Sekreterin gözlerinden gayri ihtiyari iki damla yaş geldi. Yaptığı hatanın veya ihmalin bu kadar ağır cezalandırılmasını beklemiyordu. İçini çekerek durumunu arz etmek istediğini söyledi. Çaresizce; sonuçsuzda olsa dinledim.
-Babam yok, vefat edeli epey oldu. Bir yerden gelirimiz yok. Annem de yatalak hasta. Evin geçimini ben sağlıyorum, bir iş bulmadan çıkmam beni sıkıntıya sokar. Bir şey yapamaz mısınız? Hasta annem tedavi görüyor ve sigortam kesilirse altından kalkamam.
Yapamazdık, ne ben bir şey yapabilirdim ne de müdür. Oysa müdür işverenin amcasıydı ve babası da işyerinin ortaklarındandı. Ama o da bir şey yapamazdı. Çünkü işverene durumu arz etmek mümkün değildi. Gerek ailevi saygı ve hürmet, gerek emir demiri keser düsturu elimizi kolumuzu bağlıyordu.
Bu sıkıntılı durumu müdüre söyledim ama yapacak bir şeyin olmadığını ancak isterse yeni bir iş bulana kadar sigortasını ödemeye devam edebileceğini söyledi. Az da olsa sekreter rahatlamıştı. En azından annesinin tedavisinde aksama olmayacaktı.
Birkaç eşyasını alarak işyerinden ayrılan sekreter kimseyle vedalaşıp, helalleşmedi. Zira daha zor bir sınav için güç topluyordu, enerjisini boşa sarf etmek istemedi.
Davranışın Hatalı Olması O Kimseyi Kötü Yapmaz
İşverenin bu yanlış davranışını tasvip etmediğimiz gibi hatalı olduğunu öncelikle beyan edelim. Ama şunu da belirtelim ki işverenin davranışı hatalı olsa da bu onu kötü insan yapmaz. Zira onun gibi akrabalarına ve işçilerine cömert davranan çok az kimse vardır. Hatta okul yaptıracak kadar kesenin ağzını açacak kadar eli açıktır.
Sadece bu mu? Elbette değil, borcu olup karşılıksız para verdiği birçok kimse de vardı. İşçilerinden ev satın alanlara ciddi şekilde destek olurdu.

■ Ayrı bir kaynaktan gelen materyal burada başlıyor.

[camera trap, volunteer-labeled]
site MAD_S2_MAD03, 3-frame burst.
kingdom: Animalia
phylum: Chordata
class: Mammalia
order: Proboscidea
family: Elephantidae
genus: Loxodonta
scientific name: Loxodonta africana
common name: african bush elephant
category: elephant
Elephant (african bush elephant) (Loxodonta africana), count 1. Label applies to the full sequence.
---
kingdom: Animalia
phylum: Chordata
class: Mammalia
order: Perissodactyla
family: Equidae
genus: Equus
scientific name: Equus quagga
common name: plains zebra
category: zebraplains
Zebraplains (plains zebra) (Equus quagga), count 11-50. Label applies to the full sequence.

Ayrıca evlenene de dişe dokunur yardım yapardı. Bunun yanında her sene üniversiteye giden belli sayıdaki öğrenciye de yıllardır burs verirdi.
İnsanı anlamak, yargılamak ve yorumlamak bizim haddimiz değil. İnsan sarrafı bu karışık davranışı tahlil edip, yorumlayabilir. Biz ise sadece susup bakarız. Doğrusu da budur. Zira bir kimsenin bir yanlış davranışı olsa da buna karşılık birçok doğru davranışı varsa. Ayrıca insanlara sürekli yardım yapıyorsa, sanırım susmak en iyisidir.